The purveyors of massive guitar tone. The mighty Gojira have very few rivals when it comes to chest pounding bass that can comfortably knock you off the road if you are crazy enough to listen to them through your car stereo. Ranking all Gojira albums is a tough task, but someone has to do it.
Starting life with their independent album Terra Incognita, it wasn’t until third album From Mars to Sirius that they hit the big time internationally. From there they have gone from strength to strength with their innovative composition, crushing tone and genius song writing. When you can recognise a Gojira song by a trademark pick scrape you know you have reached a height many cannot.
Terra Incognita
Gojira‘s debut album is raw and uncompromising. The production quality is nothing on later releases, and the destructive tone Gojira have laid claim to is missing. We get glimpses of the innovation that will in the future come to the show in spades. But there is much more death metal on display. This alone does not make it deserving of last on this list. And by no means is this a bad album, far from it. But Gojira have improved so much since their debut.
The Way of All Flesh
Are there many songs heavier than Vacuity? If you can name a handful I would be shocked. The Way of All Flesh has plenty of staggeringly good songs. The creepy tapped intro on album opener Oroborus first introduced us to this now Gojira staple. Lamb of God‘s Randy Blythe makes an appearance on Adoration for None. Overall however at 1 hour 15 minutes the album is a couple of songs too long and loses a little of it’s impact as a result.
The Link
A significant improvement from their debut album (and made it’s way onto this list as a result). The Link gave us the first taste of Gojira as we know today. A great improvement in tone and production quality overall. We still get plenty of the ‘indigenous’ feel on Connected and opener The Link. Much of their message is about protecting our environment so it fits perfectly into the overall aesthetic. Remembrance is the first time we get a textbook Gojira pulverising heavy track.
Magma
Gojira began their modern evolution on their 6th full length release Magma. Boasting a higher proportion of clean vocals and ambient tones, making the album more accessible as a result.

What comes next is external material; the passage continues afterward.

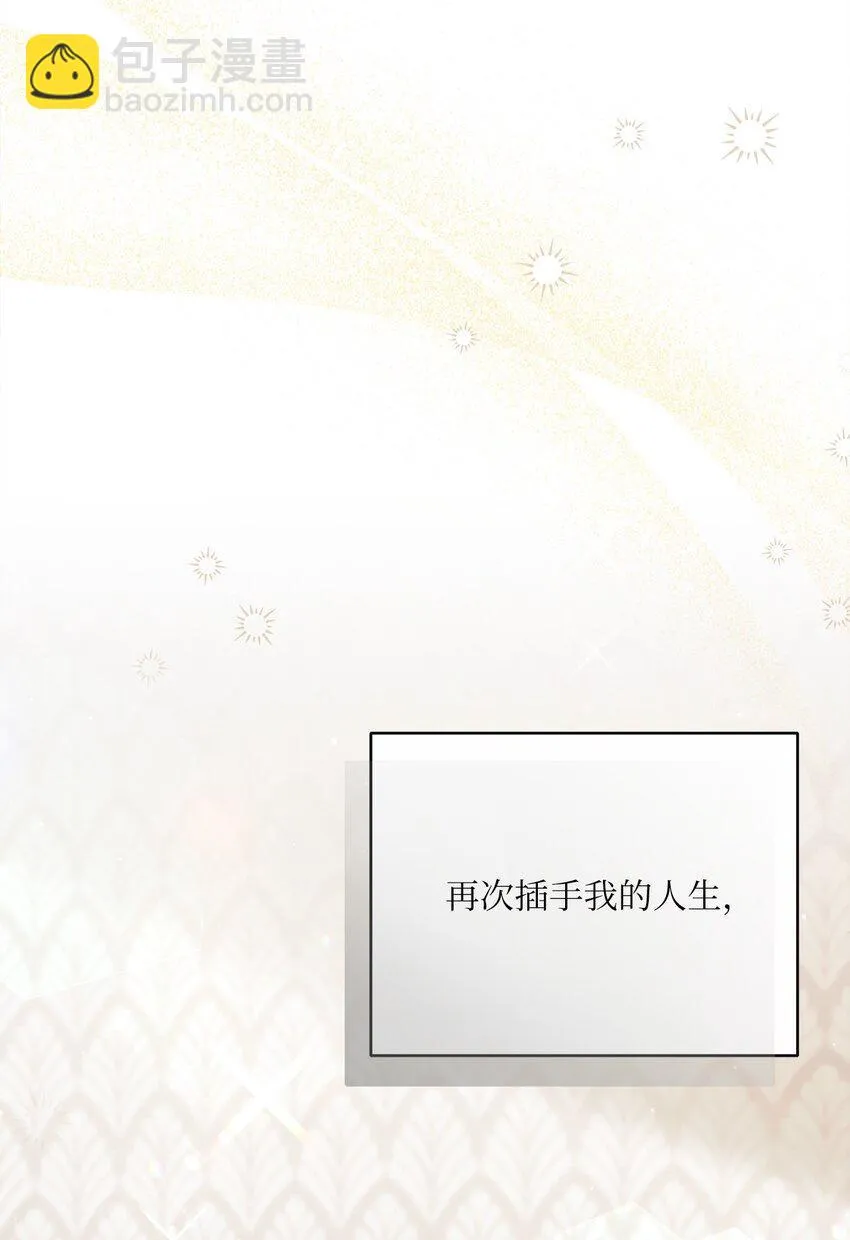 62 解围 第65页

Following the tragic passing of brothers Joe and Mario Duplantier‘s mother during recording you can feel the emotion throughout. At only 43 minutes it has followed a trend of Gojira albums getting shorter. But the heaviness and experimental nature remains intact.
Stranded and Silveria are examples of Gojira retaining this charm. Title track Magma and Pray give a one-two hit of a modern atmospheric, melodic sound from Gojira. We get straight back to the heavy on Only Pain. It’s incredible how they can change their style so drastically, yet feel entirely familiar. How many bands would have been called sell outs at this point? Not Gojira. They’re too brilliant for that.
Fortitude
With their seventh album, Gojira have produced another masterpiece. Fortitude feels like the natural progression between The Way Of All Flesh and Magma and is their most experimental album to date, The desolate, experimental tone present in The Way Of All Flesh is mixed in with the ambient and accessible nature of Magma, losing none of the pulverising melody along the way. Born for One Thing opens the album, reminding everyone Gojira are one of the heaviest bands on planet Earth.

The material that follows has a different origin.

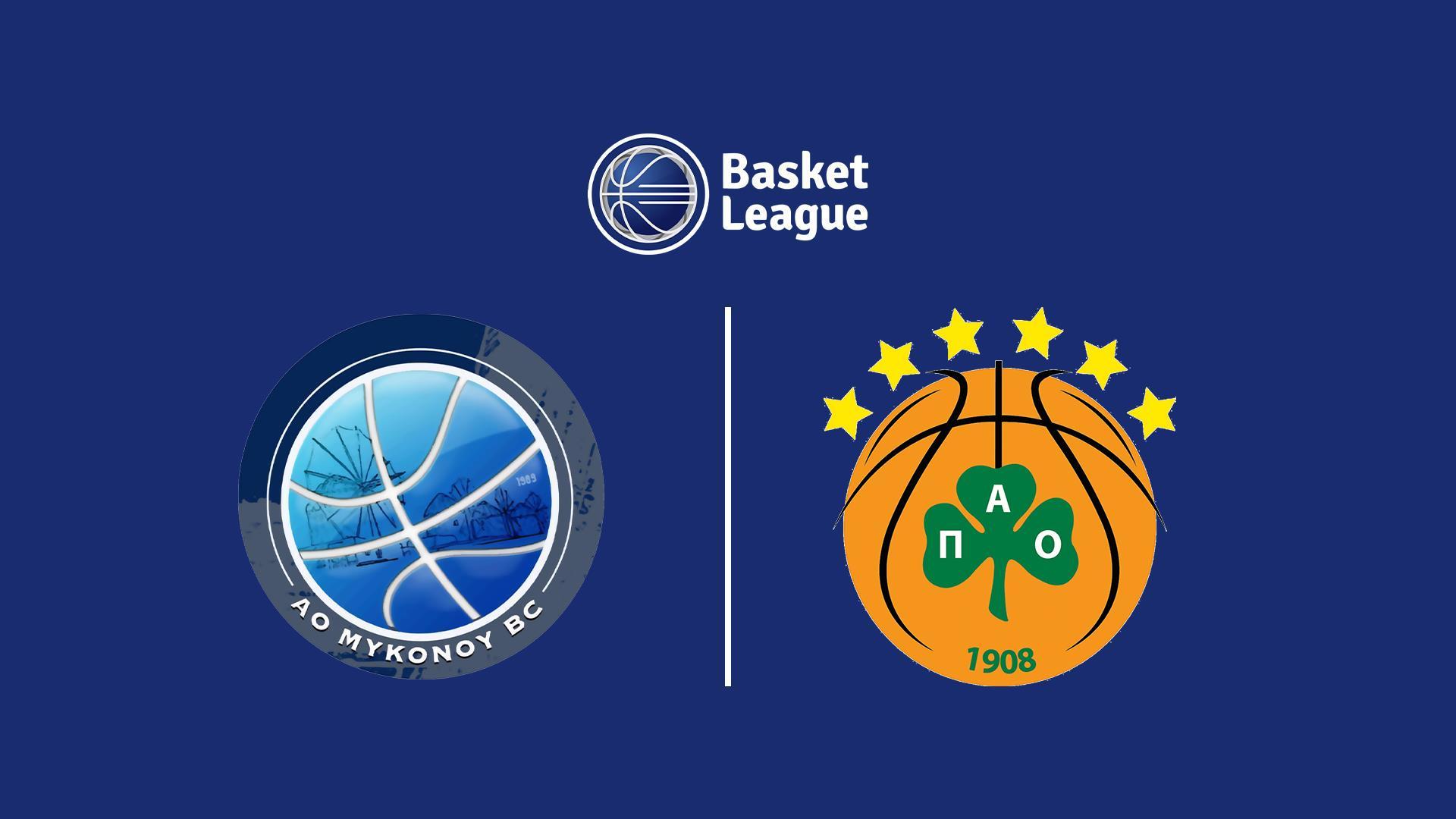 Баскетбол. Чемпионат Греции. Четвертьфинал. Миконос - Панатинаикос (basketbol-chempionat-gretsii-chetvertfinal-mikonos-panatinaikos) Спорт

Hold On displays the expanse of their experimentation. Daring to open with a prolonged intro that would fit squarely on a Ghost album – slowly building for 2 minutes before exploding to life. New Found, at the centre of the album is the (not so) hidden gem. At almost 7 minutes, the showpiece is the 2 minute riff filled outro. Sphinx and album closer Grind are straight up old school Gojira, and they’re glorious.
From Mars to Sirius
The album that got me, and countless others into Gojira. Their third album is the one that shot them to international stardom and they haven’t faltered since. Containing a number of Gojira‘s greatest songs. The Heaviest Matter of the Universe earns its rightful place as the heaviest song in the universe. Flying Whales compelled the masses to purchase giant inflatable sea life.
From Mars to Sirius is not just about the heavy though. For instance the melodic track From Mars perfectly builds anticipation that makes following track To Sirius even more crushing. Closing track Global Warming has a glorious prolonged tapped outro that rounds out the album expertly.
L’Enfant Sauvage
It kills me not to put From Mars to Sirius first. It is my favourite Gojira album, it shot them to stardom and is a staple album on any metal fans favourites shortlist. But fifth release L’enfant Sauvage took everything Gojira have relased so far, and just put together an absolutely perfect release. The 1-2-3-4 punch of Explosia, L’enfant sauvage, The Axe and Liquid Fire is as good as you will find on any album. Explosia waits 10 seconds before it hits you straight in the face with pummelling rhythm and trademark pick scrapes.
The Wild Healer then allows us to catch our breath (and get ear drum reconstructive surgery) before the savagery starts again. There are plenty of albums that combine melody and heaviness. However, I don’t think I can name another album where the extreme ends of both are combined so effectively. The album might be called the wild child, but the surgical precision of the composition is Jedi level stuff. A masterpiece.